_DIRECTION:_
Print every one of the lines below word for word, changing nothing.

_PROVIDED MATERIAL:_
** Start **
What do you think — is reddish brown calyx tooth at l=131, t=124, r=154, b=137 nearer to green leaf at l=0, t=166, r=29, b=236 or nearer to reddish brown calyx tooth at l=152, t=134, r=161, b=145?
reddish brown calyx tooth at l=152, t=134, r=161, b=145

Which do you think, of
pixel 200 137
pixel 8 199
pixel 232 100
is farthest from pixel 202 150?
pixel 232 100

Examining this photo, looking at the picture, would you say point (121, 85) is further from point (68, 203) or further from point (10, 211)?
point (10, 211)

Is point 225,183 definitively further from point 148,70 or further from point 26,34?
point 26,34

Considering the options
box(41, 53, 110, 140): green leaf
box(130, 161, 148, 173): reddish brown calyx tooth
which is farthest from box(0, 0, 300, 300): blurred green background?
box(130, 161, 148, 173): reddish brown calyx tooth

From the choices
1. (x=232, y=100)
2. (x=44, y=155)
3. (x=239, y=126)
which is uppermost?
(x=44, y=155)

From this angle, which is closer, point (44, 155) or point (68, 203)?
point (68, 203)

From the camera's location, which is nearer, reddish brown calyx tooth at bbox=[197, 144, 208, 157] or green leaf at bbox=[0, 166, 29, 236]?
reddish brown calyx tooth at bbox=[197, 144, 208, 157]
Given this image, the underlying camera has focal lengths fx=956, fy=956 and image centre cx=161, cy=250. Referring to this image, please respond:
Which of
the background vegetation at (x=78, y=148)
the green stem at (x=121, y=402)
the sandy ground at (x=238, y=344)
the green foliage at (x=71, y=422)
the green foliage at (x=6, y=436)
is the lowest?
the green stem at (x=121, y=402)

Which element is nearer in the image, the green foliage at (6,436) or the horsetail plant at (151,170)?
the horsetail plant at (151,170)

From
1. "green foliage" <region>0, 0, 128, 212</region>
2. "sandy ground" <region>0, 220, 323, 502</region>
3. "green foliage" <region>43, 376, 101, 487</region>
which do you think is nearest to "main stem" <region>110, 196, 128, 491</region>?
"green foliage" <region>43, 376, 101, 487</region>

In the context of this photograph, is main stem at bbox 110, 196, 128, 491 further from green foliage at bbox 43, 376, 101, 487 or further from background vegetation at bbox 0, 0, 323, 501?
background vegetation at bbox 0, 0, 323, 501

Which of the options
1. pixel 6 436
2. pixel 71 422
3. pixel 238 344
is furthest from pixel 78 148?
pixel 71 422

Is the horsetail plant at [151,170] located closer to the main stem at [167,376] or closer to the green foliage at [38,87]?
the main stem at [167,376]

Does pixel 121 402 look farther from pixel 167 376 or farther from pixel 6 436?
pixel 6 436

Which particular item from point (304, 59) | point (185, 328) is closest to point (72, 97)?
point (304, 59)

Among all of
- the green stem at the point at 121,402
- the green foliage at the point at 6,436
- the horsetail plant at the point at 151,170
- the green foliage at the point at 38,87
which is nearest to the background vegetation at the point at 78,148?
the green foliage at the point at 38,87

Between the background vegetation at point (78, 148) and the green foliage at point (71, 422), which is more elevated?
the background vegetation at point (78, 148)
** End **
_EXERCISE ANSWER:_
What do you think — is reddish brown calyx tooth at l=131, t=124, r=154, b=137 nearer to green leaf at l=0, t=166, r=29, b=236 or nearer to reddish brown calyx tooth at l=152, t=134, r=161, b=145?
reddish brown calyx tooth at l=152, t=134, r=161, b=145

Which do you think, of
pixel 200 137
pixel 8 199
pixel 232 100
is farthest from pixel 202 150?
pixel 232 100

Examining this photo, looking at the picture, would you say point (121, 85) is further from point (68, 203) or further from point (10, 211)?
point (10, 211)

Is point 225,183 definitively further from point 148,70 or further from point 26,34?
point 26,34

Considering the options
box(41, 53, 110, 140): green leaf
box(130, 161, 148, 173): reddish brown calyx tooth
which is farthest from box(0, 0, 300, 300): blurred green background?
box(130, 161, 148, 173): reddish brown calyx tooth

From the choices
1. (x=232, y=100)
2. (x=44, y=155)
3. (x=239, y=126)
which is uppermost?
(x=44, y=155)

From this angle, which is closer, point (44, 155) or point (68, 203)?
point (68, 203)

From the camera's location, which is nearer, reddish brown calyx tooth at bbox=[197, 144, 208, 157] or green leaf at bbox=[0, 166, 29, 236]?
reddish brown calyx tooth at bbox=[197, 144, 208, 157]
Given this image, the underlying camera has focal lengths fx=956, fy=956 and image centre cx=161, cy=250. Referring to this image, please respond:
Which of
the background vegetation at (x=78, y=148)
the green stem at (x=121, y=402)
the sandy ground at (x=238, y=344)
the green foliage at (x=71, y=422)
the green foliage at (x=6, y=436)
is the lowest?
the green stem at (x=121, y=402)

Which element is nearer in the image, the green foliage at (6,436) or the horsetail plant at (151,170)?
the horsetail plant at (151,170)

From
1. "green foliage" <region>0, 0, 128, 212</region>
2. "sandy ground" <region>0, 220, 323, 502</region>
3. "green foliage" <region>43, 376, 101, 487</region>
which do you think is nearest to "main stem" <region>110, 196, 128, 491</region>?
"green foliage" <region>43, 376, 101, 487</region>

In the context of this photograph, is main stem at bbox 110, 196, 128, 491 further from green foliage at bbox 43, 376, 101, 487 or further from background vegetation at bbox 0, 0, 323, 501?
background vegetation at bbox 0, 0, 323, 501

Which of the options
1. pixel 6 436
2. pixel 71 422
3. pixel 238 344
is furthest from pixel 78 148?
pixel 71 422

Is the horsetail plant at [151,170] located closer to the main stem at [167,376] or closer to the green foliage at [38,87]?
the main stem at [167,376]

Does pixel 121 402 look farther from pixel 167 376 or farther from pixel 6 436?
pixel 6 436

Which particular item from point (304, 59) | point (185, 328) is closest to point (72, 97)?
point (304, 59)

Among all of
- the green stem at the point at 121,402
- the green foliage at the point at 6,436
- the horsetail plant at the point at 151,170
- the green foliage at the point at 38,87
which is nearest to the background vegetation at the point at 78,148?
the green foliage at the point at 38,87

Between the background vegetation at point (78, 148) and the green foliage at point (71, 422), which is more elevated?
the background vegetation at point (78, 148)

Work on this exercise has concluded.